| 要旨トップ | 目次 | 日本生態学会第59回全国大会 (2012年3月,大津) 講演要旨
ESJ59/EAFES5 Abstract


一般講演(ポスター発表) P3-317J (Poster presentation)

硝酸の酸素と窒素同位体比を用いた由良川流域における窒素供給源の評価

*鈴木伸弥(京大 農) 吉岡崇仁 福島慶太郎(京大 フィールド研) 福崎康司 白澤紘明 大槻あずさ(京大 農)

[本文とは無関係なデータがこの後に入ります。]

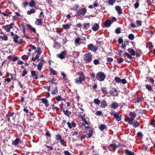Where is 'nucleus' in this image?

近年の森林伐採や農耕地・市街地化といった流域全体にわたる土地利用変化は、河川へのNO3-負荷量を増大させると考えられるが、各土地利用におけるNO3-流出特性については明らかにされていない。水域生態系へのインパクトを最小限にする流域管理を考える上で、河川へのNO3-供給源を特定することは重要である。NO3-の窒素と酸素の安定同位体組成は供給源によって異なるため、NO3-供給源の評価に有用である。そこで本研究ではNO3-の窒素・酸素同位体比(δ15N、δ18O値)を利用して由良川流域におけるNO3-の供給源について評価するとともに、流域の土地利用が水質に及ぼす影響を推定することを目的とした。2010年4、7、8、11月に由良川流域の本流19地点、支流35点の計54地点で河川水サンプルを採取し、イオンクロマトグラフ法によってNO3-濃度を、脱窒菌法によってδ15N、δ18Oの測定を行った。また、各採水地点の集水域内の森林・農耕地・市街地などの土地被覆率を算出し、NO3-濃度や同位体比との関係について解析を行った。その結果、上流域で森林率が99%以上を占める採取地点ではδ15Nが低かったがNO3-濃度やδ18Oが大きくばらつき、NO3-濃度が低い地点ほどδ18Oが大きくなる傾向がみられた。このことから、森林では降水起源のNO3-の影響を強く受けることが示唆された。一方、NO3-濃度およびδ15Nは下流に行くほど上昇し、さらに森林率とは負の相関がみられた(4月:r = -0.54 7月:r = -0.48 8月:r = -0.75 11月:r = -0.33) (4月:r = -0.91 7月:r = -0.64 8月:r = -0.59 11月:r = -0.87)ことから、下流域では人為起源物資の流入が河川水のNO3-を規定していることが明らかとなった。